Top of Source extract

Soundtrack album by various artists
- Released: 16 September 2016
- Length: 71:17
- Label: Polydor

Singles from Bridget Jones's Baby: Original Motion Picture Soundtrack
- "Still Falling for You" Released: 19 August 2016; "Meteorite" Released: 13 September 2016;

= Bridget Jones's Baby: Original Motion Picture Soundtrack =

2016 soundtrack album by various artists

Bridget Jones's Baby: Original Motion Picture Soundtrack is the soundtrack album to the 2016 film Bridget Jones's Baby, directed by Sharon Maguire. It was released on 16 September 2016 by Polydor Records.

==Promotion==
The first single to be released from the soundtrack was "Still Falling for You" by English singer Ellie Goulding and co-written by Tove Lo. Issued on 19 August 2016, Goulding first teased the track and its accompanying music video on Instagram, posting a short preview of the song's visual, which shows the pop star shrouded in silhouette as she stands in front of a projection. "Still Falling for You" became a top ten hit in various music markets, including the Czech Republic, Hungary, Poland, Slovakia, Slovenia, and Switzerland. The song reached Platinum status in Brazil and the United Kingdom.

Bottom of Source extract
Top of Extracted material

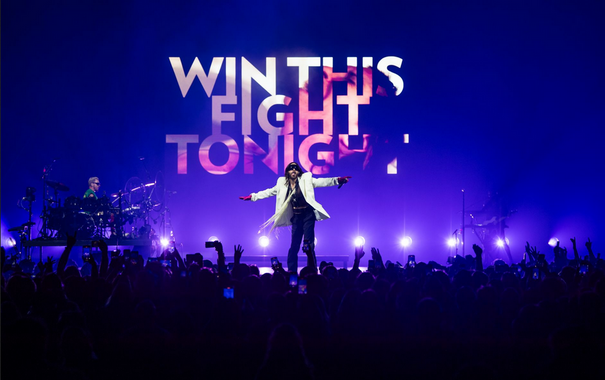 Blue scenario with big text in white and pink: Win This Fight Tonight.
Jared Leto is wearing a white jacket on the stage and the crowd in dark blue is raising thier arms.


Photography by Andrew Timms
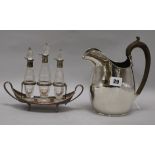 A silver plated jug and a cruet set
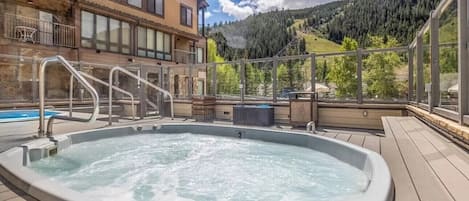 Relax with mountain views from the hot tubs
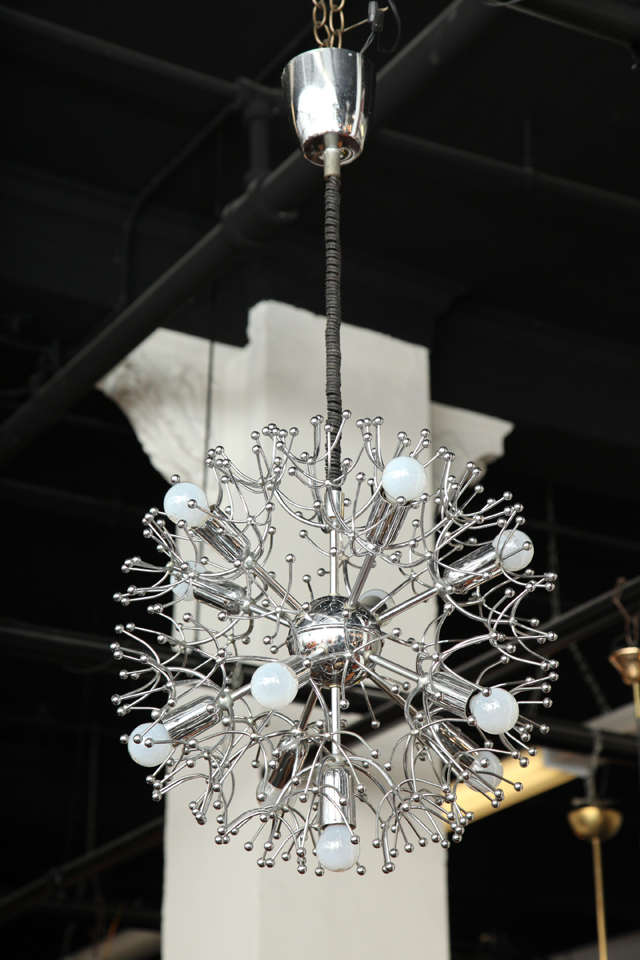 Wonderful chandelier in the shape of a large chrome snow flack, made in Milan in 1960.
 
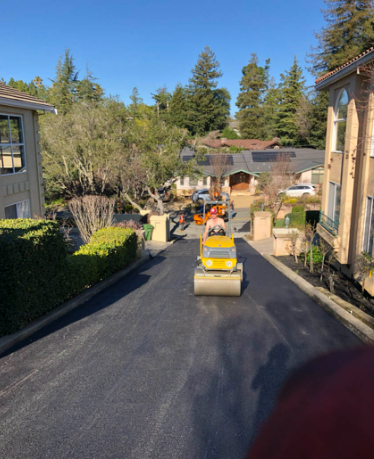 A small yellow ride-on roller on a newly paved driveway beside homes and trees.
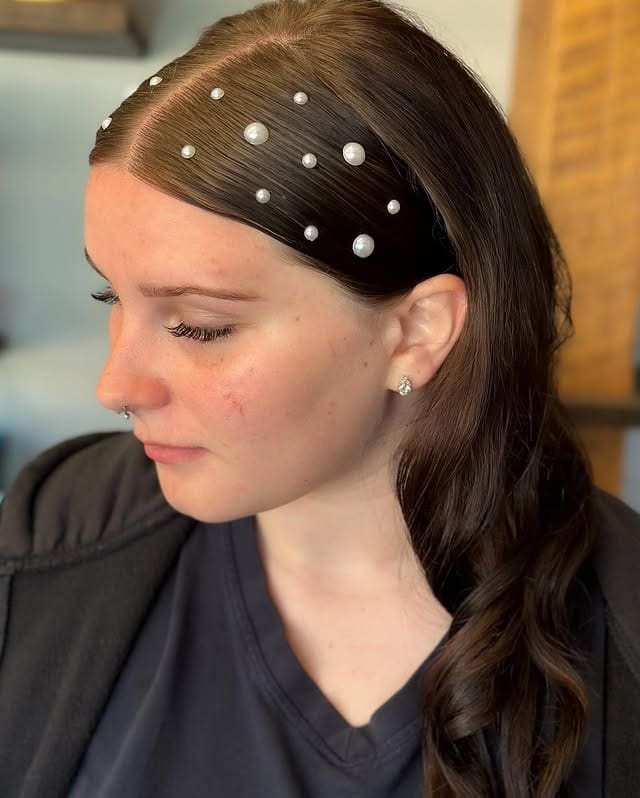 8. Pearl-Accented Sleek Side Part with Dark Brunette - Sleek Hairstyles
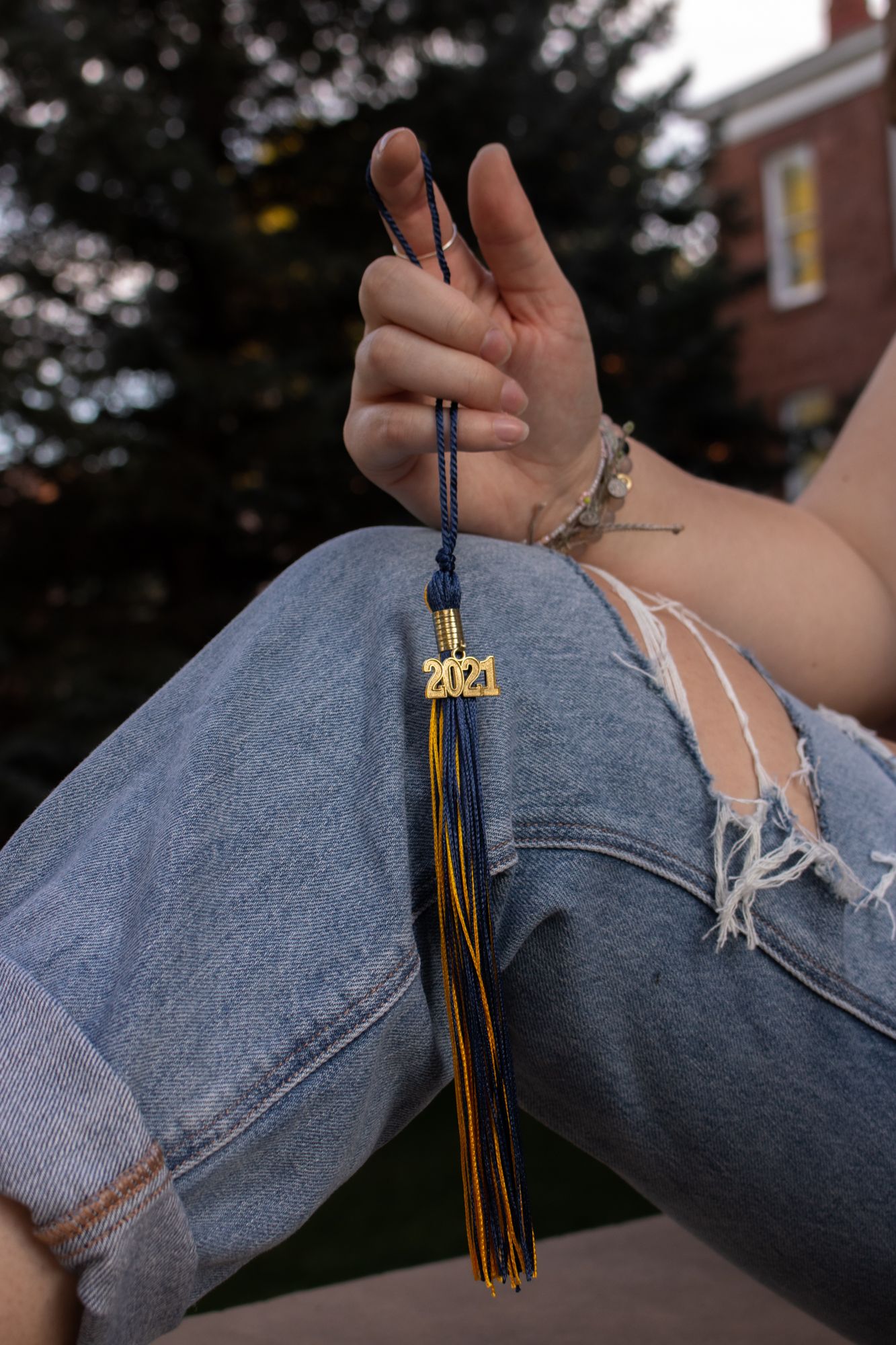 Hand holding black and gold graduation tassel with 2021 charm while sitting in ripped jeans.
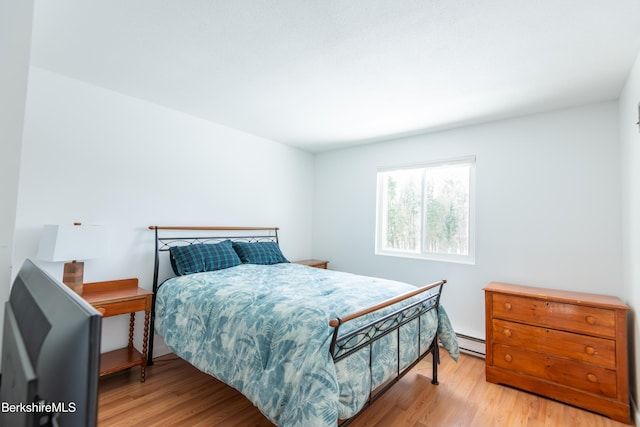 bedroom with a baseboard radiator and wood finished floors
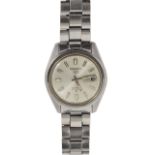 A Seiko automatic stainless steel wrist watch the silvered dial with luminous baton numerals and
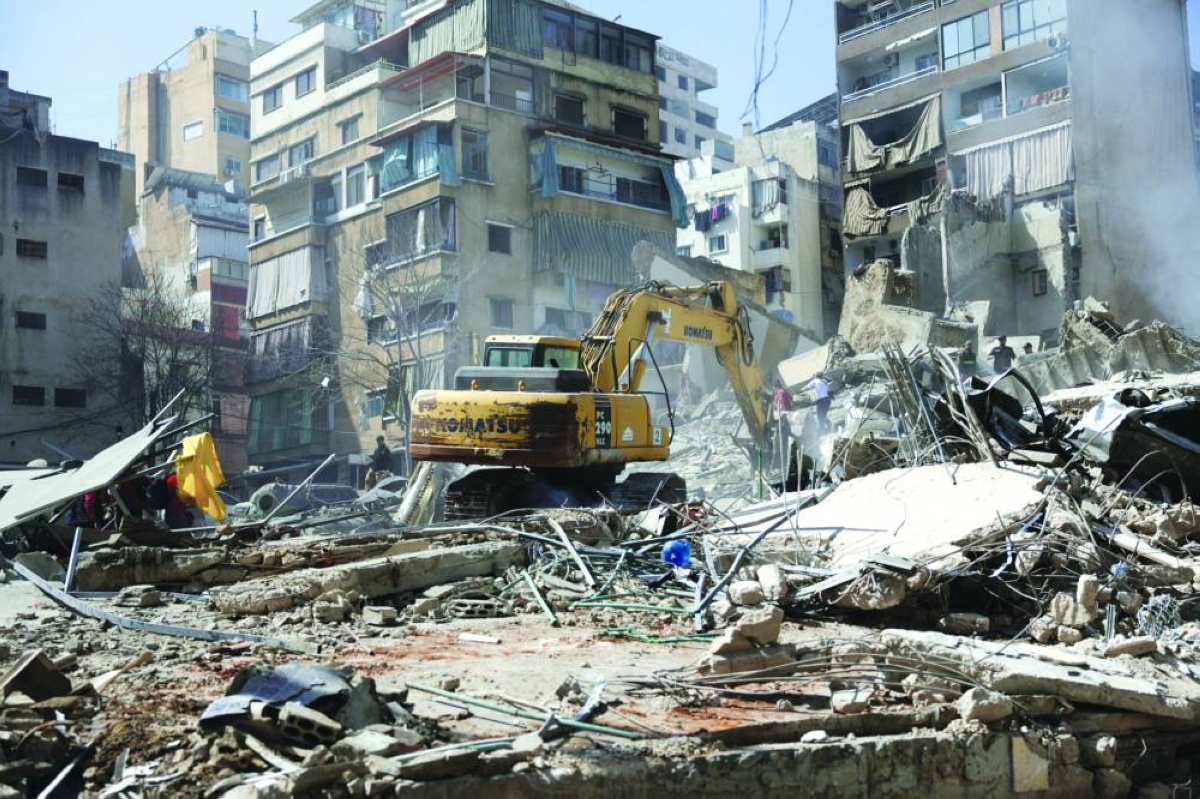 Excavator cleans debris at the site of an Israeli strike, following an escalation between Hezbollah and Israel amid the US-Israeli conflict with Iran, Zuqaq al-Blat district in central Beirut, Wednesday. (Reuters)
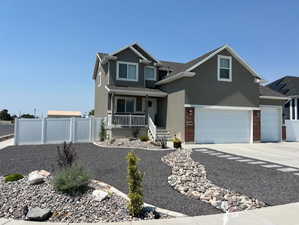 View of front of home with covered porch and a garage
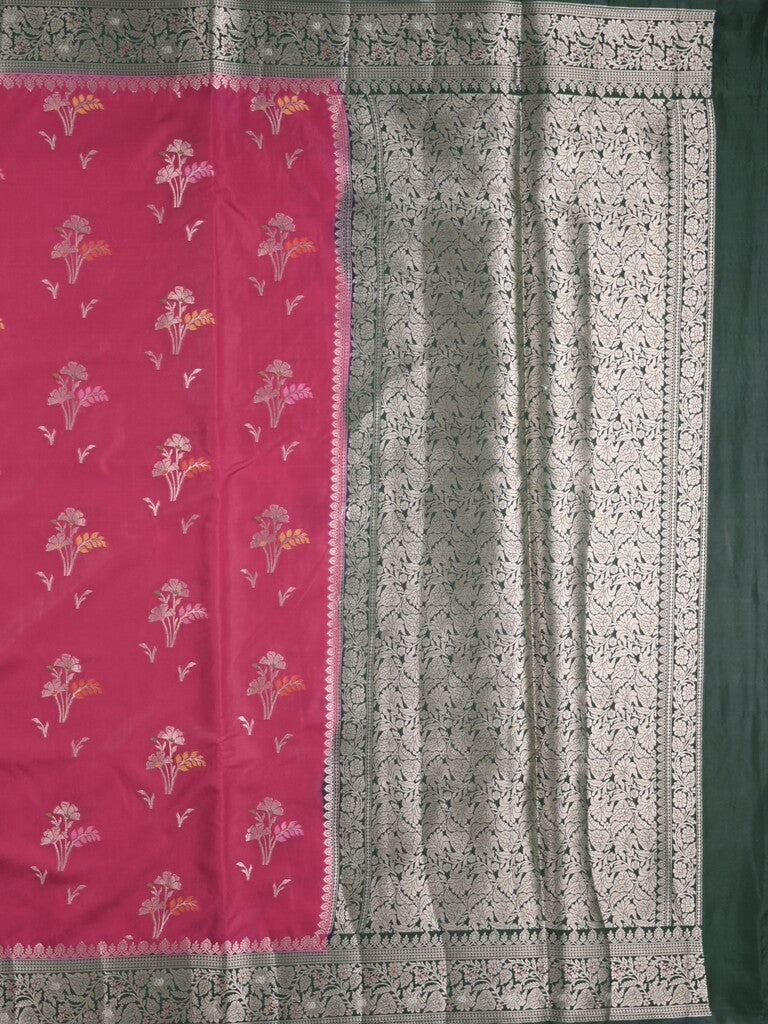 Raw mango fancy saree in pink color with allover zari motifs and zari border with brocade pallu & blouse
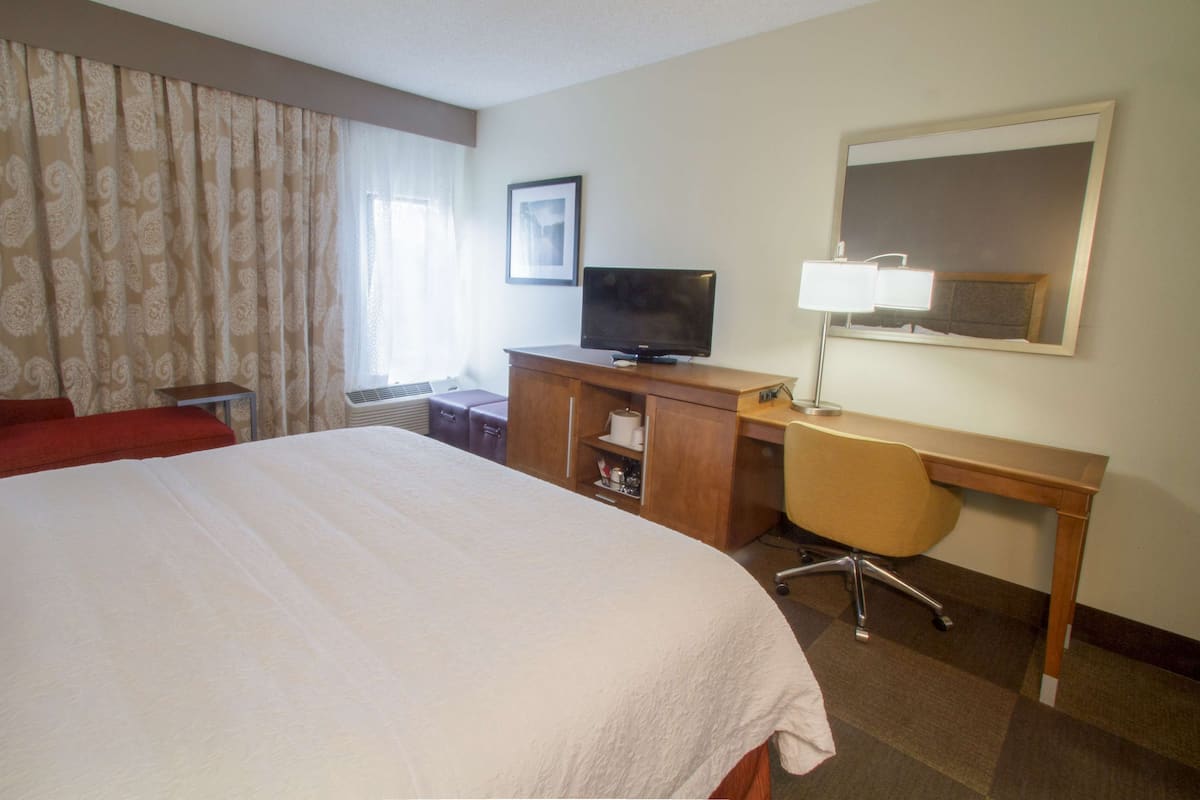 A hotel room with a large bed, a desk with a chair, a television, and a window with curtains.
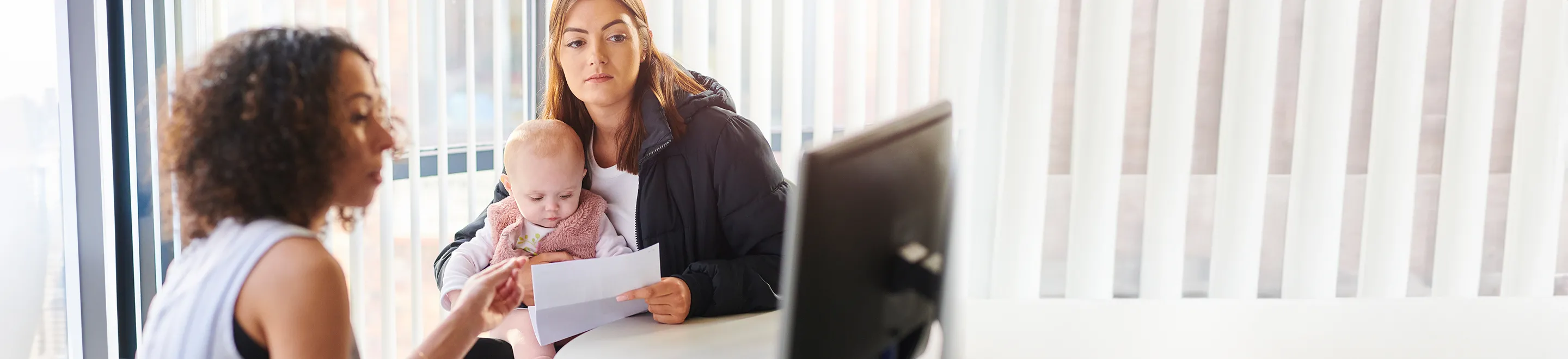 Eine Frau mit Baby sitzt  neben einer Frau am Computer-Bildschirm.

Bottom of Extracted material

## Description of the task:
Please repeat the soundtrack passage word for word, beginning at "Singles from Bridget" and stopping after "by Polydor Records.". The listing above is separate material, apart from the soundtrack passage.

## Written solution:
Singles from Bridget Jones's Baby: Original Motion Picture Soundtrack
- "Still Falling for You" Released: 19 August 2016; "Meteorite" Released: 13 September 2016;

= Bridget Jones's Baby: Original Motion Picture Soundtrack =

2016 soundtrack album by various artists

Bridget Jones's Baby: Original Motion Picture Soundtrack is the soundtrack album to the 2016 film Bridget Jones's Baby, directed by Sharon Maguire. It was released on 16 September 2016 by Polydor Records.